Problem

CVP Analysis Horton Manufacturing Inc. (HMI) is suffering from the effects of increased lo...

CVP Analysis Horton Manufacturing Inc. (HMI) is suffering from the effects of increased local and global competition for its main product, a lawn mower that is sold in discount stores throughout the United States. The following table shows the results of HMI’s operations for 2010.

Sales (11,000 units @ $90)

$990,000

Less variable costs (11,000 @ $63)

693,000

Contribution margin

$297,000

Less fixed costs

324,000

Operating Loss

($ 27,000)

Required

1. Compute HMI’s breakeven point in both units and dollars. Also, compute the contribution margin ratio.


2. The manager believes that a $60,000 increase in advertising would result in a $135,000 increase in annual sales. If the manager is right, what will be the effect on the company’s operating profit or loss?

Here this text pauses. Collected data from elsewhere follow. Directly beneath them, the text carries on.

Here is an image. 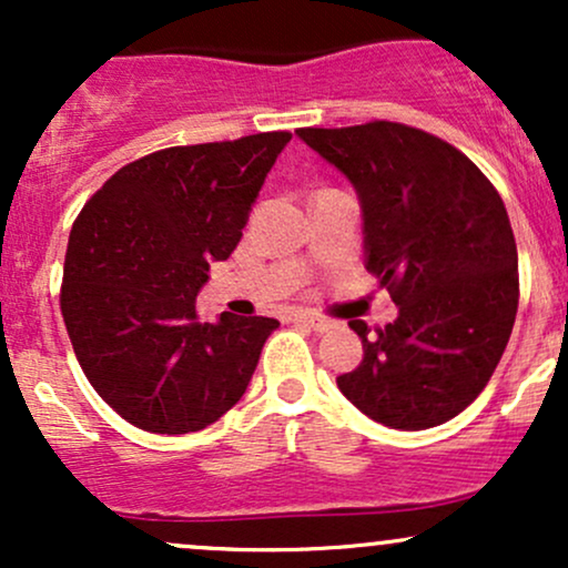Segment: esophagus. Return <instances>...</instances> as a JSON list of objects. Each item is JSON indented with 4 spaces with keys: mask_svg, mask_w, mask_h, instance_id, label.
I'll use <instances>...</instances> for the list:
<instances>
[{
    "mask_svg": "<svg viewBox=\"0 0 568 568\" xmlns=\"http://www.w3.org/2000/svg\"><path fill=\"white\" fill-rule=\"evenodd\" d=\"M293 323H302V325H306V328L317 331V334L334 328V323L325 321V317H321V315H312V312H298V315H293Z\"/></svg>",
    "mask_w": 568,
    "mask_h": 568,
    "instance_id": "34e87169",
    "label": "esophagus"
}]
</instances>
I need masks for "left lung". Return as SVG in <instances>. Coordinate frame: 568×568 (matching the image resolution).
I'll return each instance as SVG.
<instances>
[{
	"instance_id": "1",
	"label": "left lung",
	"mask_w": 568,
	"mask_h": 568,
	"mask_svg": "<svg viewBox=\"0 0 568 568\" xmlns=\"http://www.w3.org/2000/svg\"><path fill=\"white\" fill-rule=\"evenodd\" d=\"M355 189L363 264L397 317L336 376L344 397L393 429L462 414L491 379L518 312V251L497 189L452 143L400 122L296 130Z\"/></svg>"
}]
</instances>
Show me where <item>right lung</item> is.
Segmentation results:
<instances>
[{
	"label": "right lung",
	"instance_id": "right-lung-1",
	"mask_svg": "<svg viewBox=\"0 0 568 568\" xmlns=\"http://www.w3.org/2000/svg\"><path fill=\"white\" fill-rule=\"evenodd\" d=\"M291 133L173 146L120 168L69 234L61 312L93 389L130 425L184 435L251 384L272 317L194 310L213 262L237 247Z\"/></svg>",
	"mask_w": 568,
	"mask_h": 568
}]
</instances>
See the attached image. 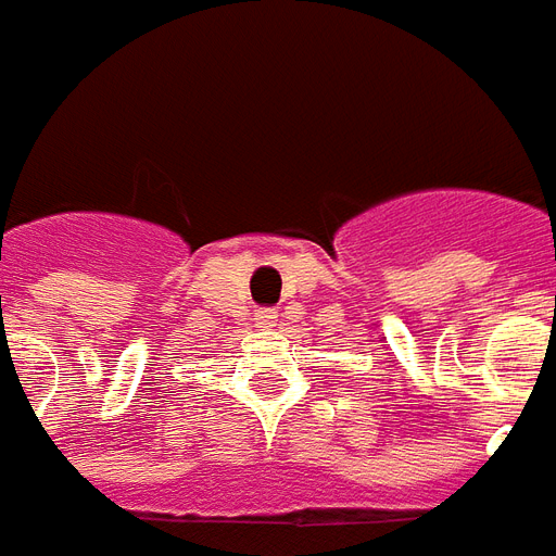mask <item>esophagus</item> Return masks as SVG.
<instances>
[{
  "instance_id": "1",
  "label": "esophagus",
  "mask_w": 556,
  "mask_h": 556,
  "mask_svg": "<svg viewBox=\"0 0 556 556\" xmlns=\"http://www.w3.org/2000/svg\"><path fill=\"white\" fill-rule=\"evenodd\" d=\"M254 323H257L261 328L275 326V323H278V314H275V307H257V311H254Z\"/></svg>"
}]
</instances>
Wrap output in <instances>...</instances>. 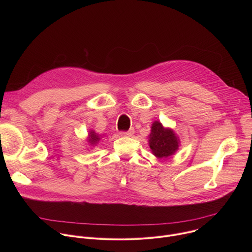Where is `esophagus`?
I'll return each instance as SVG.
<instances>
[{
	"mask_svg": "<svg viewBox=\"0 0 252 252\" xmlns=\"http://www.w3.org/2000/svg\"><path fill=\"white\" fill-rule=\"evenodd\" d=\"M133 133H134V130H133V129H129V130H127V131H123V132H121L122 135H126V136H131Z\"/></svg>",
	"mask_w": 252,
	"mask_h": 252,
	"instance_id": "34e87169",
	"label": "esophagus"
}]
</instances>
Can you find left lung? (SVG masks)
Returning <instances> with one entry per match:
<instances>
[{
	"label": "left lung",
	"mask_w": 252,
	"mask_h": 252,
	"mask_svg": "<svg viewBox=\"0 0 252 252\" xmlns=\"http://www.w3.org/2000/svg\"><path fill=\"white\" fill-rule=\"evenodd\" d=\"M150 148L157 158H167L178 149V139L171 129L164 128L159 122H155L150 134Z\"/></svg>",
	"instance_id": "8db88e82"
}]
</instances>
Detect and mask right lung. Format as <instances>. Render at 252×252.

3. Refer to the original data. The vice president in charge of sales is certain that a 10 percent reduction in price in combination with a $50,000 increase in advertising will cause unit sales to increases by 20 percent. What effect would this strategy have on operating profit (loss)?


4. Refer to the original data. During 2010, HMI saved $5 of unit variable costs per lawn mower by buying from a different manufacturer. However, the cost of changing the plant machinery to accommodate the new part cost an additional $30,000 in fixed cost per year. Was this a wise change, and why or why not?